Book Note: Peacemaking Insights on Africa from Jimmy Carter’s Books and Interview
“Jimmy Carter was the recipient of the 2002 Nobel Peace Prize, the only U.S. President to have received the Prize after leaving office. Carter and his wife Rosalynn founded the Carter Center in 1982, a nongovernmental, not-for-profit organization that works to advance human rights. He has traveled extensively to conduct peace negotiations, observe elections, and advance disease prevention and eradication in developing nations. Carter is a key figure in the Habitat for Humanity project, and also remains particularly vocal on the Israeli-Palestinian conflict.” (Source).
What caught my attention from the interview which Jimmy Carter gave on PBS NewsHour while launching his new book, Living Faith, was his thorough research about the countries where he goes to do peacemaking. I was impressed by his detailed and unbiased knowledge of the historical, cultural, social and political situations in Rwanda, Burundi and Congo. In Living Faith and in his interview, he comfortably uses his Christian faith and beliefs to propose workable solutions. That, in my opinion, is what makes him one of the most respected peacemakers in the world.
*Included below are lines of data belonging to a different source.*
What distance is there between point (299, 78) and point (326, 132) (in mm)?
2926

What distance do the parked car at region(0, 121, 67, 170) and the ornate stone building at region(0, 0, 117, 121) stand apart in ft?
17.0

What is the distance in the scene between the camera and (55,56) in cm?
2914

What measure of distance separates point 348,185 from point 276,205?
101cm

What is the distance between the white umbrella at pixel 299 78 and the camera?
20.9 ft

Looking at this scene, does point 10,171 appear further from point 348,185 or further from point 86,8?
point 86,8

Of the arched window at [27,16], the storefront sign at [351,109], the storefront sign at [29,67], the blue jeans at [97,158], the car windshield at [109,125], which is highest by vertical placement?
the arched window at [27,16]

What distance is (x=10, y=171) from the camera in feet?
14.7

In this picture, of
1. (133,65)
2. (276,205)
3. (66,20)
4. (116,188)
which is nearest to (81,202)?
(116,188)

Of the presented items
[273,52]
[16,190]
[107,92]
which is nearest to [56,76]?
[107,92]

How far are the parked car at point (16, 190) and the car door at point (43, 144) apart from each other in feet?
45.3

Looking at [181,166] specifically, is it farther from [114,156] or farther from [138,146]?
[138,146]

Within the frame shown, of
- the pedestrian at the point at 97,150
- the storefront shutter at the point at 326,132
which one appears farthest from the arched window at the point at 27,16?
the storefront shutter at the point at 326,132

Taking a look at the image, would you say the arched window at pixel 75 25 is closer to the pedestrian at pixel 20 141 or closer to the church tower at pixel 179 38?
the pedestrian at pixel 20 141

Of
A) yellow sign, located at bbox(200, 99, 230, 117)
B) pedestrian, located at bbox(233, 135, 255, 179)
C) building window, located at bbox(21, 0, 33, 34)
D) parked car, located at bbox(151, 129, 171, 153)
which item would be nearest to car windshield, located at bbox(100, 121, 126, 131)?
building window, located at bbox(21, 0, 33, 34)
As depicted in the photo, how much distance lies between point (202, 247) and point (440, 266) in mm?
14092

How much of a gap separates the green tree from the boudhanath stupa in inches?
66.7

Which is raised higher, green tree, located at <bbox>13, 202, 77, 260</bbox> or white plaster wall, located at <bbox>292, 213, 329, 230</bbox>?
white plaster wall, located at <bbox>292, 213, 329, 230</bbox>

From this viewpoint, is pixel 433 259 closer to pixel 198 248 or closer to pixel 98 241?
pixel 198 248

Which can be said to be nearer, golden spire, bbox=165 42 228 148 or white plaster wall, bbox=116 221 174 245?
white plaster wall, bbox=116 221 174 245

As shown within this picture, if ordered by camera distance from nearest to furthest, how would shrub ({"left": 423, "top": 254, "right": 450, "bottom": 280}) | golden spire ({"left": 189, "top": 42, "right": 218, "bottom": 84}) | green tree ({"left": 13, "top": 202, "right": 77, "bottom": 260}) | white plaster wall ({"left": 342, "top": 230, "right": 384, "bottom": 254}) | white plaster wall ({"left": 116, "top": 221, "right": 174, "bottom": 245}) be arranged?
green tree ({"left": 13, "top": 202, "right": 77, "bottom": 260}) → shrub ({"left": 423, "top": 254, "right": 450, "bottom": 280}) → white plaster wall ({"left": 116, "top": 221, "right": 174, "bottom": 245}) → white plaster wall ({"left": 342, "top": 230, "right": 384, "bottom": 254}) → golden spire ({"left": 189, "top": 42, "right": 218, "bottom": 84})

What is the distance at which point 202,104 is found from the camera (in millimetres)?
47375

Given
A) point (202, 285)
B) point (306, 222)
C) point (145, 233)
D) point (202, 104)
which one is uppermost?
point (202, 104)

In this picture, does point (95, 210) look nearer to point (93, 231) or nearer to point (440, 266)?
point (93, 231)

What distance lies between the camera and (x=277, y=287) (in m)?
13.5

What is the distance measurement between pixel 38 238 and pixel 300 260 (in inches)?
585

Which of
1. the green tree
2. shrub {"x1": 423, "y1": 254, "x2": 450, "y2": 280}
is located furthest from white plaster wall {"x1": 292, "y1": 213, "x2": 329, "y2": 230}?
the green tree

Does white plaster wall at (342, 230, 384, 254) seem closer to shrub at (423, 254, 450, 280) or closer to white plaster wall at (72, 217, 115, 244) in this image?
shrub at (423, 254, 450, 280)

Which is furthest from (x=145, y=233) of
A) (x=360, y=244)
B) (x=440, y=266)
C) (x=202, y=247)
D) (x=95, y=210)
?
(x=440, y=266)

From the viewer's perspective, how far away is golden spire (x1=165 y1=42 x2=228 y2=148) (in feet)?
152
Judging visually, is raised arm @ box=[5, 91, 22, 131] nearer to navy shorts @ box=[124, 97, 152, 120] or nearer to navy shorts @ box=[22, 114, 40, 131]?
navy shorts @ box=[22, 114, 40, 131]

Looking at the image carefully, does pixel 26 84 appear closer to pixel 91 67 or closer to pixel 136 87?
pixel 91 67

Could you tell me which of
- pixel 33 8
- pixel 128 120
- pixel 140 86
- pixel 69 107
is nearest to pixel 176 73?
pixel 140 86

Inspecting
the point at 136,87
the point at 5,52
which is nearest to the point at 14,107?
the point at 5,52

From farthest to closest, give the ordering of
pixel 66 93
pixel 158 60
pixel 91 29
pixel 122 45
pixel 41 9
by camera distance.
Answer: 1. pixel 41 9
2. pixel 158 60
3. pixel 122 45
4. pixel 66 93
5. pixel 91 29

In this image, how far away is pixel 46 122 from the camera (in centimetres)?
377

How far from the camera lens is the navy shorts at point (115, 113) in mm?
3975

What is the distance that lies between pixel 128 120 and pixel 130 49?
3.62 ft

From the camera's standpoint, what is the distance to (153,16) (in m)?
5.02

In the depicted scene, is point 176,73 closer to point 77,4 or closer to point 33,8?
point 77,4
Jimmy Carter is also openly critical of the US policies as far as peacemaking and combating poverty in Africa is concerned. “Our nation is not looked upon as a champion of peace and as the most generous country on earth. In fact, we are the stingiest country on earth. Every time a Norwegian gives a dollar in foreign assistance for needy people, we give three cents. And so I think, there’s a great difference and a great way that we can go to realizing the hopes and dreams of Africa, which will exemplify the characteristics of a great superpower.” (Source)
Jimmy Carter is also critical of Christians. On page 57 of Our Endangered Values, he points out that Jesus announced that his ministry was to “bring good news to the poor, to proclaim freedom for the prisoners, recovery of sight for the blind, and to release the oppressed.” Jimmy Carter says that after a lifetime of responsibilities in both religious and political arenas, he reached what was to him a surprising and somewhat reluctant conclusion that government office-holders and not church members were more likely to assume responsibility and be able to fulfill the benevolent missions.